Это было нехорошо, что Наталке первый муж, убитый в войну, любимее, чем нынешний Козенков. Катерина сняла тапки, вытряхнула. Утро уже пылило, и худенькие, наполовину обобранные яблоньки Катерины пританцовывали в кружащейся пыли. А Наталка знай давала, все тянула и тянула, раскачиваясь на корзине с яблоками и вытирая нос платочком: «Ой, загубили ж моего сизо-ого…»
– Вот ненормальная!
Катерина села напротив. Медленно ела яблоки и выплевывала косточки в живую пыль.

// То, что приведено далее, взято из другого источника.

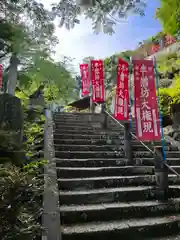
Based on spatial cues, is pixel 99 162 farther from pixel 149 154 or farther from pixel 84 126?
pixel 84 126

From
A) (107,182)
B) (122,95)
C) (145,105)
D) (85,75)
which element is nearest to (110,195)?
(107,182)

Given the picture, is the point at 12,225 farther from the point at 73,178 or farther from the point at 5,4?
the point at 73,178

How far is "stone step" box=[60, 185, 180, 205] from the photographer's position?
13.6 feet

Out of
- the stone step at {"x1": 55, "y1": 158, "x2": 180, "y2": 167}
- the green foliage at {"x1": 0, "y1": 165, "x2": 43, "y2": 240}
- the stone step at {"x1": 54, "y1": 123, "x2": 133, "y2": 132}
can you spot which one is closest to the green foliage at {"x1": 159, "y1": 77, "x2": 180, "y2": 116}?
the stone step at {"x1": 54, "y1": 123, "x2": 133, "y2": 132}

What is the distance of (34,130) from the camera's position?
7.57 meters

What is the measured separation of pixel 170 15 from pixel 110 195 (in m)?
7.58

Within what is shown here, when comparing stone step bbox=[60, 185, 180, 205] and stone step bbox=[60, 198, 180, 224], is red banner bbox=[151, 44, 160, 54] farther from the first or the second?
stone step bbox=[60, 198, 180, 224]

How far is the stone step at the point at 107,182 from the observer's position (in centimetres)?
461

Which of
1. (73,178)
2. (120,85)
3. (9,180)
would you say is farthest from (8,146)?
(120,85)

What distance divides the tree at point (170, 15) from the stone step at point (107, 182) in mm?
5901

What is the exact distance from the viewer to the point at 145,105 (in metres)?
6.02

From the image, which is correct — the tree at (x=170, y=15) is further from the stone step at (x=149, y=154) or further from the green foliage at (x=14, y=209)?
the green foliage at (x=14, y=209)

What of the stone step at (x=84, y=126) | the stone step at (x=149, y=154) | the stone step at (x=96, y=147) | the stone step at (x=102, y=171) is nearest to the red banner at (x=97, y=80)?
the stone step at (x=84, y=126)

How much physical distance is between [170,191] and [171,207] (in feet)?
1.69
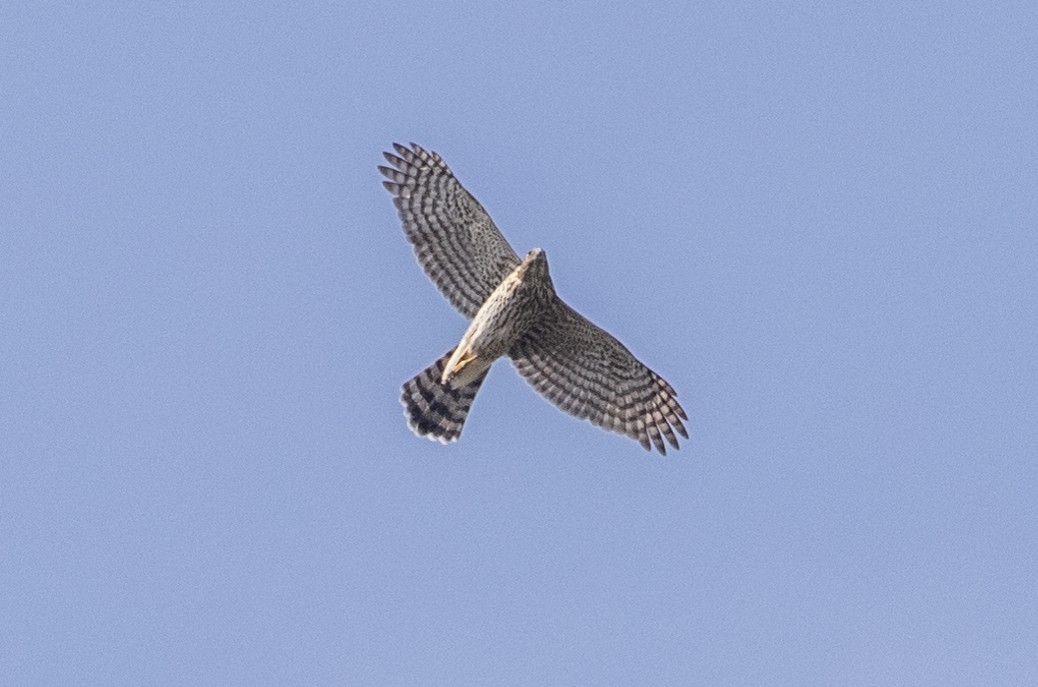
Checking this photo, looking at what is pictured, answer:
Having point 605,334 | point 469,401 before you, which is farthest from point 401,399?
point 605,334

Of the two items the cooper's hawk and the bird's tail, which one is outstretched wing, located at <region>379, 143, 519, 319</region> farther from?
the bird's tail

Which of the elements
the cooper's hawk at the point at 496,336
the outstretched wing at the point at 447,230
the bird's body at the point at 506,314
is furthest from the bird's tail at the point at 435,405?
the outstretched wing at the point at 447,230

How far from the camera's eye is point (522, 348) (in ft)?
81.1

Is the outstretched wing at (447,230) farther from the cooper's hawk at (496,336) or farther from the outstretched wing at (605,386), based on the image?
the outstretched wing at (605,386)

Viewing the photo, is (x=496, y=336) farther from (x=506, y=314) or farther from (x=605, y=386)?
(x=605, y=386)

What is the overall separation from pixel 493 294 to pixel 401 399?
1.89 metres

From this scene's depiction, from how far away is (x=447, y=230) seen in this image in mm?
24359

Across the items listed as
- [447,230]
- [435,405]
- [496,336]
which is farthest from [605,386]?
[447,230]

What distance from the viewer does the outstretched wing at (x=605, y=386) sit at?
2483 cm

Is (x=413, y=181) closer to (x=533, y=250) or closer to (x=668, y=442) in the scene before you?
(x=533, y=250)

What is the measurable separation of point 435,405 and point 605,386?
192cm

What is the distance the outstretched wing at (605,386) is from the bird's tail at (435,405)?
676mm

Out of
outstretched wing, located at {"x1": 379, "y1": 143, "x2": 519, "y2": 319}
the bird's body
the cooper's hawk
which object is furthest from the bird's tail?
outstretched wing, located at {"x1": 379, "y1": 143, "x2": 519, "y2": 319}

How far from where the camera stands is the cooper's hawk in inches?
947
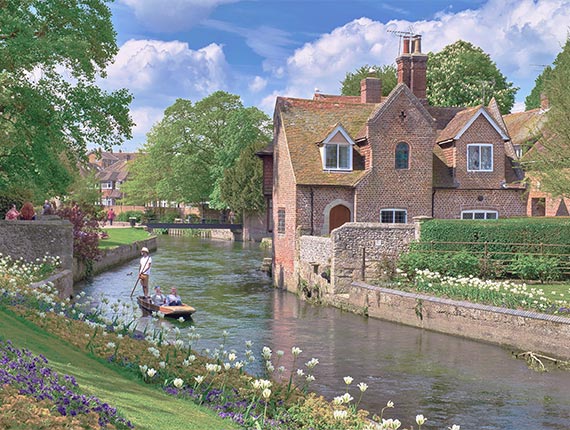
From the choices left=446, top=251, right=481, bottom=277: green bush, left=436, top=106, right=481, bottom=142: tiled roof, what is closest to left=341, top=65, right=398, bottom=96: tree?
left=436, top=106, right=481, bottom=142: tiled roof

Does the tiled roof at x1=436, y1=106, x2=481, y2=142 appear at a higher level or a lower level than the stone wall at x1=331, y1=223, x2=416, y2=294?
higher

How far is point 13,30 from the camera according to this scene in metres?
21.1

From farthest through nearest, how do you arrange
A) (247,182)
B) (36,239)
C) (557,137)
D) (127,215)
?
(127,215) < (247,182) < (557,137) < (36,239)

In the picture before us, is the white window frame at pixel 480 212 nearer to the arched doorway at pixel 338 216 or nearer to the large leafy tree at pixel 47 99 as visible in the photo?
the arched doorway at pixel 338 216

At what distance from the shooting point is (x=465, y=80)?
2450 inches

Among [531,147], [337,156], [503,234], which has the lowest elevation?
[503,234]

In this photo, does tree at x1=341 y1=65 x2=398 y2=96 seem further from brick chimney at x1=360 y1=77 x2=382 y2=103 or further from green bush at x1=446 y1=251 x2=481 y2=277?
green bush at x1=446 y1=251 x2=481 y2=277

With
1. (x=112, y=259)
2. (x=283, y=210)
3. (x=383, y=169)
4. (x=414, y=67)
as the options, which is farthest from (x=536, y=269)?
(x=112, y=259)

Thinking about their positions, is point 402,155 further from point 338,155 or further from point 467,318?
point 467,318

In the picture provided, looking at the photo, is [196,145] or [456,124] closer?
[456,124]

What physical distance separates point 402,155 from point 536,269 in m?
9.83

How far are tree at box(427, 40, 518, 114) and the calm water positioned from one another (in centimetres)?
3749

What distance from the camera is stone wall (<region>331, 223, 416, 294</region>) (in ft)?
86.5

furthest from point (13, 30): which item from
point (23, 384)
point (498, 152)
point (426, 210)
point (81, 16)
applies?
point (498, 152)
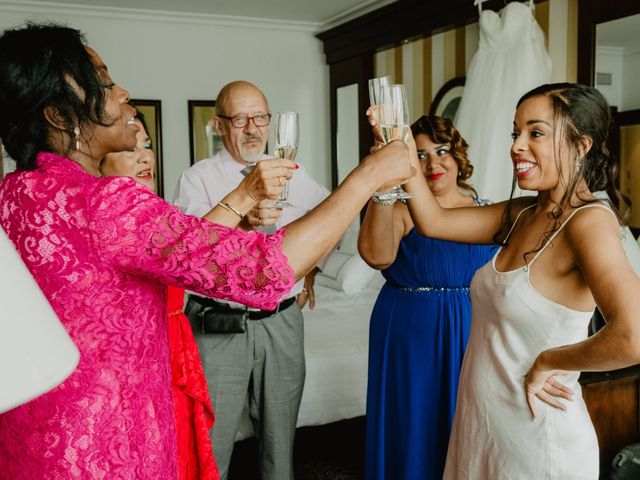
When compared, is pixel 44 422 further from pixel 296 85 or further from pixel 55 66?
pixel 296 85

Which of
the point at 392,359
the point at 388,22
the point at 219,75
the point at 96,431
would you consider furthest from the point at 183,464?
the point at 219,75

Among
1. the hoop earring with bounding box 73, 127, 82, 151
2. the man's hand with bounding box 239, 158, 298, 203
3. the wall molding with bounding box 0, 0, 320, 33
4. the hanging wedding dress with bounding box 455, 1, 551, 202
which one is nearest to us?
the hoop earring with bounding box 73, 127, 82, 151

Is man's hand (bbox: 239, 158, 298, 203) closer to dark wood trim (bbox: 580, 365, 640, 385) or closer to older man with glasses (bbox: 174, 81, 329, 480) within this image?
older man with glasses (bbox: 174, 81, 329, 480)

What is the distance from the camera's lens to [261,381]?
247 cm

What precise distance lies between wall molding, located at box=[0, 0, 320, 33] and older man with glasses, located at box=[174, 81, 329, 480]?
331 cm

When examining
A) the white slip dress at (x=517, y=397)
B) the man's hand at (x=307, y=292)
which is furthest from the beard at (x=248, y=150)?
the white slip dress at (x=517, y=397)

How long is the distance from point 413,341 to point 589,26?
2.16 m

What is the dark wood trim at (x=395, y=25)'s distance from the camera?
171 inches

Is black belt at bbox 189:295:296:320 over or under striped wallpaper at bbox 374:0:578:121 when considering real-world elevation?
under

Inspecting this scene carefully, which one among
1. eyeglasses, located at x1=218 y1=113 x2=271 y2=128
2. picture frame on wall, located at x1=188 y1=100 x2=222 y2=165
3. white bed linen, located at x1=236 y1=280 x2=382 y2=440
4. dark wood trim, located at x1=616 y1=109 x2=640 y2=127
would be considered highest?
picture frame on wall, located at x1=188 y1=100 x2=222 y2=165

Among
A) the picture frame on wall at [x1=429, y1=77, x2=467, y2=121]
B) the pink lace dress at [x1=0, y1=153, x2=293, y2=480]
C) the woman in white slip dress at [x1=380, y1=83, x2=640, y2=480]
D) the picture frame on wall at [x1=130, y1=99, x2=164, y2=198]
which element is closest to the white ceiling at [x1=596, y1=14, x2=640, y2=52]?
the picture frame on wall at [x1=429, y1=77, x2=467, y2=121]

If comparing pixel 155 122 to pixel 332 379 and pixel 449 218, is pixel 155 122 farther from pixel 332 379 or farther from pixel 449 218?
pixel 449 218

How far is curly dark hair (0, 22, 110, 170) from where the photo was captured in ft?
3.86

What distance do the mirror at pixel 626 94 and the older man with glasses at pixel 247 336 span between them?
1581 mm
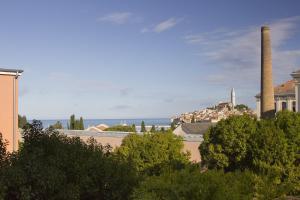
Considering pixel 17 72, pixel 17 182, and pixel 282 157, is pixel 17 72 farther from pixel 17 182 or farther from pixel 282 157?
pixel 17 182

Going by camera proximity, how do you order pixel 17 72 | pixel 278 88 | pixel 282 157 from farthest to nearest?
pixel 278 88 → pixel 17 72 → pixel 282 157

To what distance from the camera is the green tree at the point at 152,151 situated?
17.9 metres

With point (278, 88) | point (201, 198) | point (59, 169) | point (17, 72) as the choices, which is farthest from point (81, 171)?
point (278, 88)

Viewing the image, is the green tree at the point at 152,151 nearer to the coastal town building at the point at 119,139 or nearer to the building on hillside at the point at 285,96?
the coastal town building at the point at 119,139

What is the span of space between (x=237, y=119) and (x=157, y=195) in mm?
10848

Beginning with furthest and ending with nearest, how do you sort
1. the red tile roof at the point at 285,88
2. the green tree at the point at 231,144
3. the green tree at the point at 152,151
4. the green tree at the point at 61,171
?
the red tile roof at the point at 285,88 → the green tree at the point at 152,151 → the green tree at the point at 231,144 → the green tree at the point at 61,171

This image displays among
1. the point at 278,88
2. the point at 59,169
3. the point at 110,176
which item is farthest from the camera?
the point at 278,88

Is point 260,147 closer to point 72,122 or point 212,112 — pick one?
point 72,122

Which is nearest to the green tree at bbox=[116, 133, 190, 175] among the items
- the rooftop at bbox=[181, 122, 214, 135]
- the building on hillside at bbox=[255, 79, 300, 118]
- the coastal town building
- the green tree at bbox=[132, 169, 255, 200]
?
the coastal town building

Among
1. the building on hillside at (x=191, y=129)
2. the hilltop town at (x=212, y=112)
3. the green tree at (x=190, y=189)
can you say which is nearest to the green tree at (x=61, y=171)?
the green tree at (x=190, y=189)

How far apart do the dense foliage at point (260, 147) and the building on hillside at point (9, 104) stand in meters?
11.8

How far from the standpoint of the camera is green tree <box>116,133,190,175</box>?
17.9m

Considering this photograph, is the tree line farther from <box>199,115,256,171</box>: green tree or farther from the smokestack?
the smokestack

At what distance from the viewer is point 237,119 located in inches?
707
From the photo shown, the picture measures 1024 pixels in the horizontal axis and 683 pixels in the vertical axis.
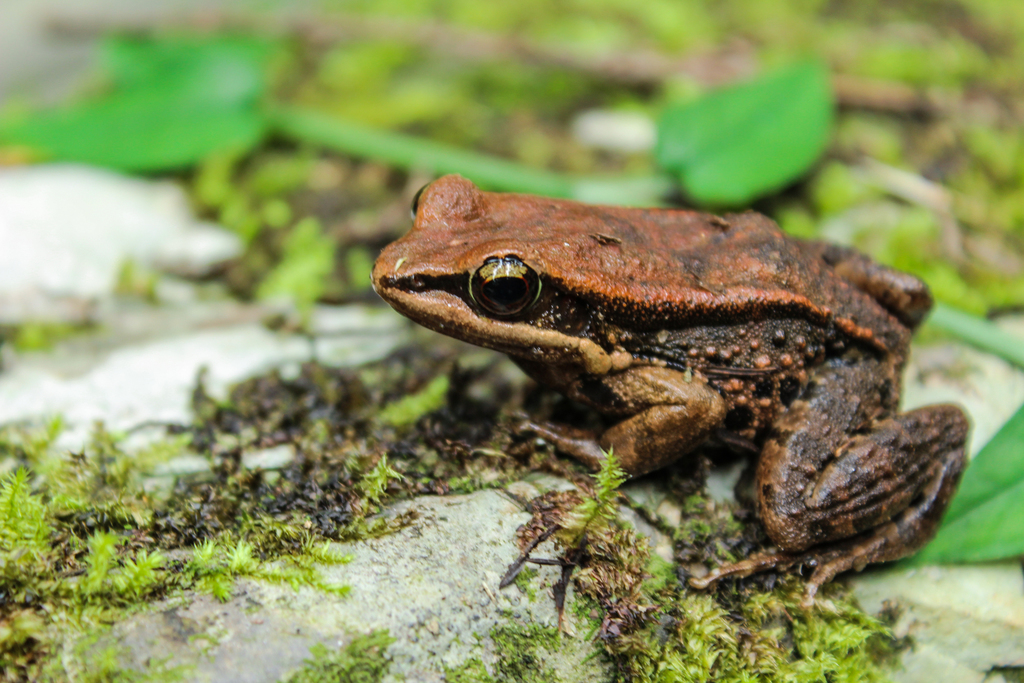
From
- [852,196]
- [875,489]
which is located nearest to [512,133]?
[852,196]

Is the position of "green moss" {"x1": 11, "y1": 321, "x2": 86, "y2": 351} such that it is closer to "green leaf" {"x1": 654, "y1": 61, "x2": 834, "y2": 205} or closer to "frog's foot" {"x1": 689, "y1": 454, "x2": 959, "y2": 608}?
"frog's foot" {"x1": 689, "y1": 454, "x2": 959, "y2": 608}

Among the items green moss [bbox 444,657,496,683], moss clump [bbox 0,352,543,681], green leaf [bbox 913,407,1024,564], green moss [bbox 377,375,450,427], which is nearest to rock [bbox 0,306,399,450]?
moss clump [bbox 0,352,543,681]

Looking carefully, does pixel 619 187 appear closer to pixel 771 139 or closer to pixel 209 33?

Бахнул выстрел. Козенковские мужики – муж Наталки и его брат – с самого утра то ли достреливали ночные патроны, то ли весело пробовали ружья (палили по консервным банкам). От лени они делали это тут же во дворе, дробиной задели курицу и теперь с хохотом гонялись за ней.
– Болваны! Дурни! – крикнула на них Наталка, впрочем, с корзины не поднялась. – Дурни! Еще одну попортите, повыгоняю к чертовой матери!
Наталка перевела дух, подумала, прогнать ли мужиков или еще попеть, затем сосредоточилась и опять затянула:
Ой, загубили ж моего селезня,
Ой, загубили ж моего сизого…
Катерина сказала:
– Живой ведь есть.
Наталка всхлипнула, подумала, но не нашла, как передать свое состояние, и сказала наугад:
– Может, и этого загубят. Тоже жалко будет.
Катерина пошла к себе. А над деревней только-только потекли первые печные дымки. Если уж в поле сегодня не идти, надо бы яблоки продать (только не на дороге, а свезти на дальний рынок). Или подождать?.. Катерина будто бы думала и шла все быстрее. Огородная тропа попетляла, раздвинула ботву и выпрямилась – вот и изба… Катерина покосилась на маленькое окно своей спальни: «Вроде бы встал».
Сердце ее застучало. Сени дохнули скопившимся ночным холодом. «Еще и курит, господи. Ведь зайдет кто-нибудь».
Она прошагала мимо печки, мимо стола с розовой клеенкой, мимо маленького портрета Калинина на стене. Уже предчувствуя, в спальню она вошла виноватой.
– Почему не подняла?
– Будила, Иван Семеныч. Я будила.
– Разве так будят, дурья голова?.. Одно дело, когда темно. А сейчас как выйду? Буди-ила…
Он сидел уже одетый на узкой и жалкой в утреннем свете постели. Он трогал берданку, вот-вот собирался встать. И недоволен был. Папиросный дым обволакивал «ваньку-мокрого», комнатный цветок с тонкими водянистыми стеблями, и полз дальше, лип к плотно сдвинутым занавескам.
– Небось хотела, чтоб на весь день остался? Где у вас, у баб, ум?
Он уже не мог остановиться, выкладывал и выкатывал, что хотел. Катерина разливала чай, буркнула:
– Были три раза и уже хозяина из себя строите.
– Небось не прочь, чтоб похозяйничал? А?